05/11/2006
Ma cabane au fond des bois
10:15 Publié dans Veneux les Sablons | Lien permanent | Commentaires (0)
Retour à la nature
Ombre et absence de calcaire, c'est bien pour les plantes dites de terre de bruyère. J'ai essayé rhododendrons, camélias, hortensias et autres hydrangéas. Bien sûr, j'ai fait chaque fois un grand trou et je l'ai rempli de terre plus consistante au pH souhaité. Mais ma motte de terre est posée sur une énorme passoire. J'ai récupéré l'eau du toit et j'ai arrosé, arrosé... Seuls les camélias et un Hydrangea bretschneideri supportent un sol aussi draînant. Pour le reste je me suis contentée de ce que me donnait la nature : des beaux arbres pleins d'écureuils, des mahonias, des sureaux superbes en fleurs, délicieux en fruits, des houx, et au sol des bulbes, du lierre et la petite pervenche. C'est beau, c'est vert, c'est apaisant.
J'oubliais les noisetiers. Avec les chênes ils nourrissent les écureuils. Je n'ai jamais goûté une seule noisette, ils sont trop rapides. J'ai ajouté un châtaignier, un arbre qui aime le sable. Je n'ai jamais goûté une châtaigne non plus, au sol je ne trouve que des bogues vides. Mais il faut bien que tout le monde vive.
10:04 | Lien permanent | Commentaires (0)
02/11/2006
La liberté
J'ai su enfin ce qu'étaient les loisirs quand mon fils a obtenu son permis de conduire.
La nature m'a de nouveau tout doucement envoûtée. Mais pour jardiner il y avait un problème, un très gros problème. Le terrain était entièrement à l'ombre à cause des grands arbres. On peut chercher des plantes qui aiment l'ombre. Mais il y a pire : c'est du sable, pas de la terre sableuse mais bien du sable pur comme sur la plage et sur une grande profondeur, le fameux sable de Fontainebleau si apprécié des italiens, mais pas pour jardiner. C'est sec, même après un orage on marche au sec, ça ne retient ni l'eau ni les éléments nutritifs, et ici les étés sont très secs, parfois pas une goutte d'eau de début juin jusqu'à fin octobre. Une petite pluie n'atteint pas le sol sous les arbres et quand l'eau atteint le sol c'est aussitôt pompé par les racines puissantes des grands arbres.
23:39 | Lien permanent | Commentaires (0)
01/11/2006
La ruée vers le sud
Nous avons acheté un terrain de 1500 m2 à Veneux les Sablons, une petite ville accolée à Moret sur Loing, à 8 km du château de Fontainebleau, avec pour environnement uniquement la forêt, le Loing, la Seine. Le terrain coûtait d' autant moins cher qu'il était très boisé, un lourd handicap semble-t-il, tant mieux pour nous. Certes je n'avais pas le temps de jardiner mais le terrain était beau avec les mêmes arbres que dans la forêt et au sol au printemps un tapis jaune de centaines de jonquilles, suivi d'un tapis bleu porcelaine de minuscules jacinthes sauvages, plus tard le muguet puis les fraises des bois.
Maintenant c'était train, métro, boulot, bébé, dodo, plus tard voiture, boulot, enfant, dodo et taxi le week-end pour sortir un peu l'enfant des jupes de sa mère.

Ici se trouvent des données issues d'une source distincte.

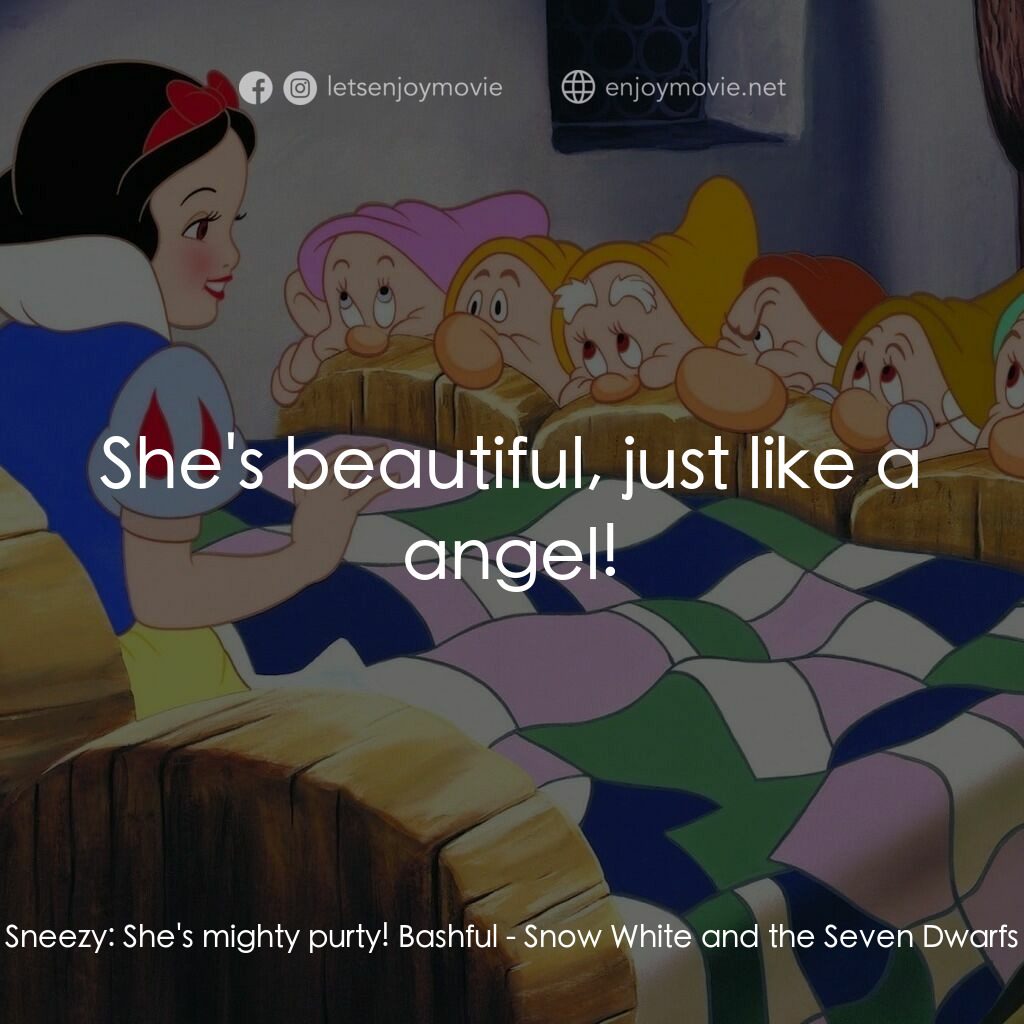 雪姑七友電影對白：Sneezy:  She's mighty purty! Bashful:  She's beautiful, just like a angel!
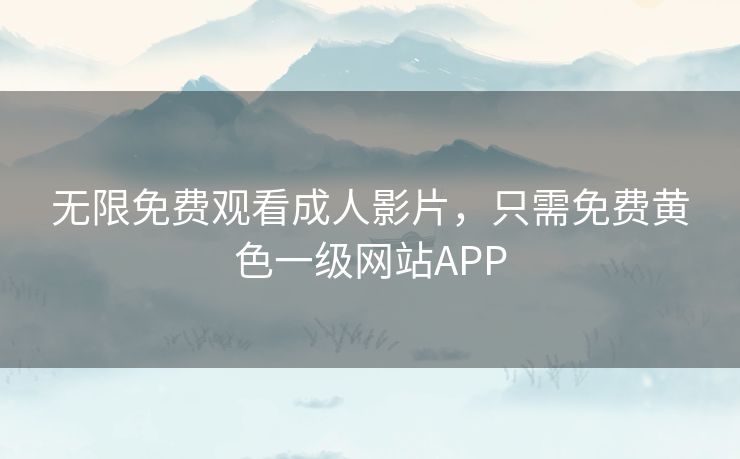 无限免费观看成人影片,只需免费黄色一级网站APP 无限免费观看成人影片,只需免费黄色一级网站APP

00:08 | Lien permanent | Commentaires (0)
30/10/2006
Fuir Paris
Le week-end ? A l'époque il n'y avait presque pas d'autoroutes. Pour aller voir ma famille en Normandie j'ai vu jusqu'à 4 h de bouchons sur les 50 km proches de Paris. Nous nous sentions piégés dans Paris. Et le bébé s'est annoncé. N'allait-il connaître que les immeubles, les pots d'échappement et les crottes de chiens ? J'aime les chiens, j'en ai eu, mais je ne crois pas que Paris soit fait pour eux, sauf peut-être les très petits.
Alors nous sommes partis en banlieue. A l'ouest c'était trop cher. A l'est il n'y avait rien. Au nord c'était très dense avec des trains qui faisaient toutes les gares, il fallait presque une heure pour faire 25 km, la voiture était inutilisable à cause des bouchons, et c'était encore très cher. Personne ne semblait avoir remarqué que vers le sud le train ne mettait pas plus de temps pour faire 75 km, des trains directs atteignaient Moret en 35 mn, les autres mettaient au pire 50 minutes.